§ SUPPLIED TEXT:
This one is the game changer. Think of AI like the changes we saw in personal computers, cell phones, and the internet, all wrapped up in a huge package, and made to work seamlessly. But not over three decades, but in three or four years. That's what's a stake here. Everything, every industry, unless you are a Amish farmer or someone living in a cabin deep in the woods, AI is going to change the way the world around you works.

Whatever nation, or group of nations, figures out how to integrate AI the quickest, and with the most seamless integration into all their systems, from defense, to manufacturing, to engineering, to medicine, to figuring out the next iteration of AI, will win this next century. 

We need a new Moon-Shot type endeavor from the private sector towards AI. This will be a huge undertaking. The government needs to watch over this, but stay out of the way. We don't need 18 month delays in permits and regulations building new data centers. We also need to fund real research in this and train the next generation of AI engineers. But we need to get our house in order first, or the Chinese will brute-force and steal their way into the lead.

§ WHAT THE EXERCISE ASKS:
Turn the paragraph of the AI commentary that begins "We need a new Moon-Shot" into a short bulleted list that keeps its main points.

Saved entries
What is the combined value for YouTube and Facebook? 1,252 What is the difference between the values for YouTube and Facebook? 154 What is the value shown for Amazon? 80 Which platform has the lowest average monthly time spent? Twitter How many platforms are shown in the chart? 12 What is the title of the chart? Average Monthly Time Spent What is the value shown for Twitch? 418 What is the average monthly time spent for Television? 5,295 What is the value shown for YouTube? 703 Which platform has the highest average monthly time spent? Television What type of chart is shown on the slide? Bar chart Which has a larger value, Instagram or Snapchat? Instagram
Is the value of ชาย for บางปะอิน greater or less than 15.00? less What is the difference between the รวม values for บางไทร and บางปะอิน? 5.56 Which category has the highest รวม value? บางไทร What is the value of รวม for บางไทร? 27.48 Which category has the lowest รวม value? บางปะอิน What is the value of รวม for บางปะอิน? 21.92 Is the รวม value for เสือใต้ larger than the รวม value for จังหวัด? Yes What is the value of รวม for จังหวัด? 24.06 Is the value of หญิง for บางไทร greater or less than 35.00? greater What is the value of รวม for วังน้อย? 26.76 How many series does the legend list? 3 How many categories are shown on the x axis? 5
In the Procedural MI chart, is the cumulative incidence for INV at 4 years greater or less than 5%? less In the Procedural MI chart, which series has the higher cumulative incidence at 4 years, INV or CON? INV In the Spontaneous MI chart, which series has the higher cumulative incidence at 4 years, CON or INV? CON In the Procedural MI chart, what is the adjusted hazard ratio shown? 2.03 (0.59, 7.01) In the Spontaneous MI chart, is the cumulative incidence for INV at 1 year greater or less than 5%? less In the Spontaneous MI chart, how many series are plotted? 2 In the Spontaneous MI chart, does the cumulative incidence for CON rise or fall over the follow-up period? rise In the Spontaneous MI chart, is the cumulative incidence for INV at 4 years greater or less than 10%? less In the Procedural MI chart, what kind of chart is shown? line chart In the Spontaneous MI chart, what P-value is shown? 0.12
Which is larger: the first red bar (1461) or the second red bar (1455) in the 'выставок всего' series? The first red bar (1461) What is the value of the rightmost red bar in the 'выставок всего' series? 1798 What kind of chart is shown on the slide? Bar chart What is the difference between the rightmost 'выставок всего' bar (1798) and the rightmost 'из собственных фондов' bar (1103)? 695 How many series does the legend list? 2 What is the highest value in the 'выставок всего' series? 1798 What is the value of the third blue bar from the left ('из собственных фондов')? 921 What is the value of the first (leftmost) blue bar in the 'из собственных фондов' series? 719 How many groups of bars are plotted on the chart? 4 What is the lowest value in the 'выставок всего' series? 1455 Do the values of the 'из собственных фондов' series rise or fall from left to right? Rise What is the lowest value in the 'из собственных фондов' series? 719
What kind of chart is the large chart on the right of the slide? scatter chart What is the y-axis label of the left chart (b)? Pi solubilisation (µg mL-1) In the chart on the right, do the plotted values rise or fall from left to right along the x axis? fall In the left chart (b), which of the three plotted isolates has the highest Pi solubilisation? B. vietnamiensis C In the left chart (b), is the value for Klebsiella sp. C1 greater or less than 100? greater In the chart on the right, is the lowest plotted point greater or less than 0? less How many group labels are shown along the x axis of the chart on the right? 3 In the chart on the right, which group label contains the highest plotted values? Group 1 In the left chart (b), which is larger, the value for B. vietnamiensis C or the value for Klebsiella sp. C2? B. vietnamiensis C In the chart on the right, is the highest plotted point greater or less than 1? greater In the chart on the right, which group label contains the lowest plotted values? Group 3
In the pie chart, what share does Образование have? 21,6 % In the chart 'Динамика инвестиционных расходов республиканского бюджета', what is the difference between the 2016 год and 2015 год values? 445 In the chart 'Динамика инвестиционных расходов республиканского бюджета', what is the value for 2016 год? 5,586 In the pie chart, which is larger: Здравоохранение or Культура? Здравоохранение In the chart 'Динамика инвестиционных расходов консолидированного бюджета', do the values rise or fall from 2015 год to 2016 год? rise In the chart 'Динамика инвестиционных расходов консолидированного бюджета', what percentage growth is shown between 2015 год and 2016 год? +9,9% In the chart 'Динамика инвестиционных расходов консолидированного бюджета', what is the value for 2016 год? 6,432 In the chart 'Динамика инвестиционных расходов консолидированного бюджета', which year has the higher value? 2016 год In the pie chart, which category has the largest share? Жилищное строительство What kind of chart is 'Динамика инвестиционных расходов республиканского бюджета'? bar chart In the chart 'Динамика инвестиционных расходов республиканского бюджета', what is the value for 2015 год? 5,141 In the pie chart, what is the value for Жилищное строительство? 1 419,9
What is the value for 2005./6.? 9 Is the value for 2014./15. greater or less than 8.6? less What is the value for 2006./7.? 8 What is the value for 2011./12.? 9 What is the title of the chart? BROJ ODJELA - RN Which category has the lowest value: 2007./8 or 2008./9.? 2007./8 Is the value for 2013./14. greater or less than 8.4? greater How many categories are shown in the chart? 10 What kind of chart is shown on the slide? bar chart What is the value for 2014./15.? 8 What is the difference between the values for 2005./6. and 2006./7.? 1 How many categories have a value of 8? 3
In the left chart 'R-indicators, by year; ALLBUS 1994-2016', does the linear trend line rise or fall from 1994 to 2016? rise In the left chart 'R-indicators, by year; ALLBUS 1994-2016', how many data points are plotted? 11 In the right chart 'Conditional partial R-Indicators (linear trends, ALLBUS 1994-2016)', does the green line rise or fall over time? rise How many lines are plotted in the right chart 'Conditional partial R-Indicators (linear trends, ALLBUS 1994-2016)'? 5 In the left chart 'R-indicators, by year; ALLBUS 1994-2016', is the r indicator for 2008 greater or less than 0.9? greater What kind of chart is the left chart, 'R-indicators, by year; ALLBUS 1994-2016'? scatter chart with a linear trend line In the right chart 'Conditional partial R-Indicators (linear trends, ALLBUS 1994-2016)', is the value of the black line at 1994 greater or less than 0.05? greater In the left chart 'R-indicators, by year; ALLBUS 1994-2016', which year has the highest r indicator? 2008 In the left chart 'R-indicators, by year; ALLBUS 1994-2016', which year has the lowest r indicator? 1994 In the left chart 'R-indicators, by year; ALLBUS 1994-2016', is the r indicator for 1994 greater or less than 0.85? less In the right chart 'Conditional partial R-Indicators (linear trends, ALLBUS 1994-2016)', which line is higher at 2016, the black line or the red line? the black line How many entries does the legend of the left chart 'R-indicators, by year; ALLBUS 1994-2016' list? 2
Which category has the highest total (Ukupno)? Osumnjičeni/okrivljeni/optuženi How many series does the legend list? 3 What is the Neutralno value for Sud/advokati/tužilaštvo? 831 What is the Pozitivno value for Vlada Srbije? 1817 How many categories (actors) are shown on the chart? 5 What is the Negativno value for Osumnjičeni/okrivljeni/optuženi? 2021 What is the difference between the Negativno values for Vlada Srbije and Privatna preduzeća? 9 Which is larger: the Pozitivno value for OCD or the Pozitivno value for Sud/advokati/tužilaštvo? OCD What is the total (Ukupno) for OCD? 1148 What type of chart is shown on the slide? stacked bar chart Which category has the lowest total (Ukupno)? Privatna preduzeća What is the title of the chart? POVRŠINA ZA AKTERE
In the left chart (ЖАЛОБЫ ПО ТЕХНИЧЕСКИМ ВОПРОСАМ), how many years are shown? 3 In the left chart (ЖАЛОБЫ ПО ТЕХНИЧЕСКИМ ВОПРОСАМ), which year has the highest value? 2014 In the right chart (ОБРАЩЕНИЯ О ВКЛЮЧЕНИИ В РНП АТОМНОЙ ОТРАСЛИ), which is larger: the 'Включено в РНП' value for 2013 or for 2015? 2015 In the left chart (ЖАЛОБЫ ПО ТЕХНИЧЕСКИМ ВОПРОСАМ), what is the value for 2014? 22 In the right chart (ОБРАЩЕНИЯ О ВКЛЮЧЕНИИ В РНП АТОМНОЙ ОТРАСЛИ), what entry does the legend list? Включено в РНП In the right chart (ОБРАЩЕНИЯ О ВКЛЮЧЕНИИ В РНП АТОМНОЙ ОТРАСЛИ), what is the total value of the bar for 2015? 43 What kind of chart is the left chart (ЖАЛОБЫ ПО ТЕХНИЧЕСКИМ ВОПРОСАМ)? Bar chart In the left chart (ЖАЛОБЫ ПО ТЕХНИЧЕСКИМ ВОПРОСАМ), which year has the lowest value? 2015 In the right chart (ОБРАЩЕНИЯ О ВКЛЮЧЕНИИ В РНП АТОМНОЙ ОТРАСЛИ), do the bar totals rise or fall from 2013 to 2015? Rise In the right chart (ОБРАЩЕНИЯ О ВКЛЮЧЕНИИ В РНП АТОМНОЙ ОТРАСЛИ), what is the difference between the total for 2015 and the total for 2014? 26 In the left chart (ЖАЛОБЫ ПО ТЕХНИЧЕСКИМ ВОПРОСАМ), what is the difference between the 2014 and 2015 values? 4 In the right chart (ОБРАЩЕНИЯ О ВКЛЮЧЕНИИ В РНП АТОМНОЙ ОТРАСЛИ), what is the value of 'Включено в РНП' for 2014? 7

§ ANSWER TO THE PROBLEM:
- The private sector needs a new Moon-Shot type effort toward AI, a huge undertaking.
- The government should watch over it but stay out of the way.
- Building new data centers shouldn't face 18-month delays in permits and regulations.
- Real research needs funding, and the next generation of AI engineers needs training.
- The house must be put in order first, or the Chinese will brute-force and steal their way into the lead.